7. M. A ressortissant égyptien né en 2005 soutient qu'il est entré régulièrement en France en août 2023 pour rejoindre son père qui y réside régulièrement et qu'il y est depuis lors régulièrement scolarisé. Toutefois, d'une part, pour justifier de sa scolarisation, le conseil de M. A se borne à produire une attestation d'assurance scolaire du 12 septembre 2023 et un accusé de réception du centre académique pour la scolarisation des élèves allophones de l'académie de Paris lui fixant une date au 8 septembre 2023 pour passer un examen en vue de tester son niveau en mathématique et en Français. Toutefois, faute de produire un justificatif d'inscription dans un établissement scolaire, ces documents sont insuffisants pour établir la réalité de sa scolarisation. D'autre part, le conseil du requérant n'allègue et encore moins établit que le requérant serait dépourvu de tout lien familial en Egypte, pays où il a vécu 18 ans contre à peine 10 mois en France. Enfin, et comme il va être dit ci-après, le requérant n'établit pas la réalité des démarches faites pour régulariser sa situation administrative et se maintient en situation illégale à la suite de l'expiration de la durée de 3 mois de son visa touristique. Par suite, compte tenu des circonstances de l'espèce, il n'est pas fondé à soutenir que la décision du préfet de police aurait porté à son droit au respect de sa vie privée et familiale, une atteinte disproportionnée aux buts en vue desquels elle a été prise. Le préfet n'a, par suite, pas méconnu les stipulations précitées de l'article 8 de la convention européenne de sauvegarde des droits de l'homme et des libertés fondamentales ni commis d'erreur manifeste dans l'appréciation des conséquences de son arrêté sur sa situation personnelle et à la poursuite de ses études.

8. Il soutient, enfin, qu'il a déposé une demande de titre de séjour afin de régulariser sa situation administrative.

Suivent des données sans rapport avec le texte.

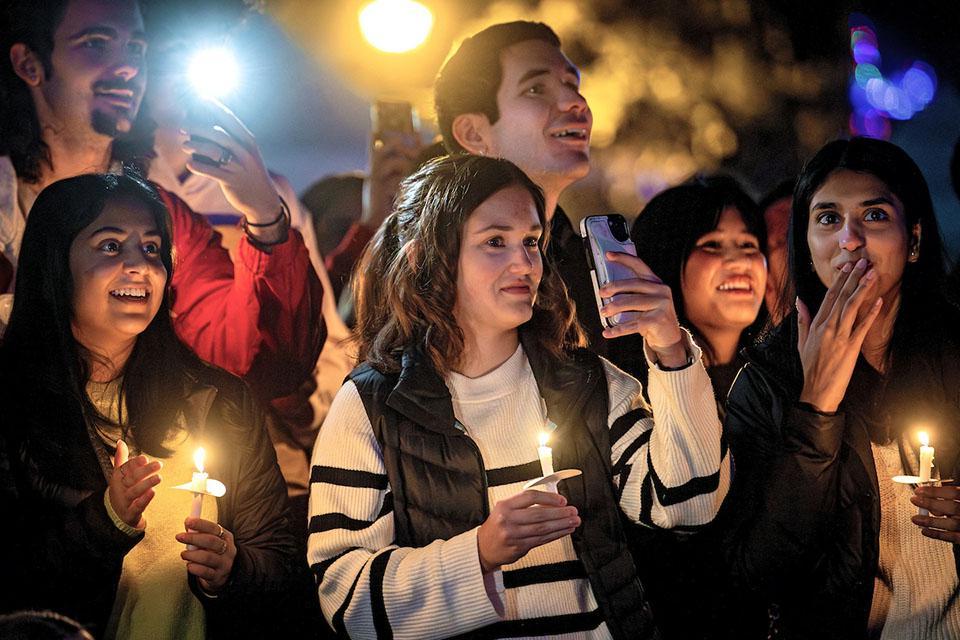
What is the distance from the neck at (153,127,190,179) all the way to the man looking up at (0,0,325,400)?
8 centimetres

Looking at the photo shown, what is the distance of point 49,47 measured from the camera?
119 inches

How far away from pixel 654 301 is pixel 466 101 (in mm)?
1766

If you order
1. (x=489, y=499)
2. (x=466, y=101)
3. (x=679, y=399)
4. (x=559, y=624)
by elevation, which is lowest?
(x=559, y=624)

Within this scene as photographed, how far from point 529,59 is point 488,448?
6.04 feet

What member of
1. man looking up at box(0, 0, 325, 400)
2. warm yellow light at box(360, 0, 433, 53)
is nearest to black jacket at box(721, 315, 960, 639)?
man looking up at box(0, 0, 325, 400)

Toutefois, la simple production d'un mail envoyé par son conseil le 27 décembre 2023 demandant un rendez-vous afin de pouvoir déposer une demande de titre de séjour en qualité d'étudiant sans justifier de la réception de cette demande par les services compétents ni de la suite réservée à cette demande est insuffisant pour établir la réalité d'une telle démarche, le requérant ne prouvant pas comme il vient d'être dit être étudiant.

9. Il résulte de l'ensemble de ce qui précède que M. A n'est pas fondé à demander l'annulation de l'arrêté du 15 juin 2024 du préfet de police. Par voie de conséquence, ses conclusions à fin d'injonction, d'astreinte et celles présentées sur le fondement de l'article L. 761-1 du code de justice administrative doivent être également rejetées.

DECIDE

Article 1er : La requête de M. A est rejetée.

Article 2 : Le présent jugement sera notifié à M. B A et au préfet de police.

Rendu public par mise à disposition au greffe le 15 octobre 2024.

Le magistrat désigné,

A. Béal

La greffière,

L. Poulain

La République mande et ordonne au préfet de police en ce qui le concerne ou à tous commissaires de justice à ce requis en ce qui concerne les voies de droit commun, contre les parties privées, de pourvoir à l'exécution de la présente décision.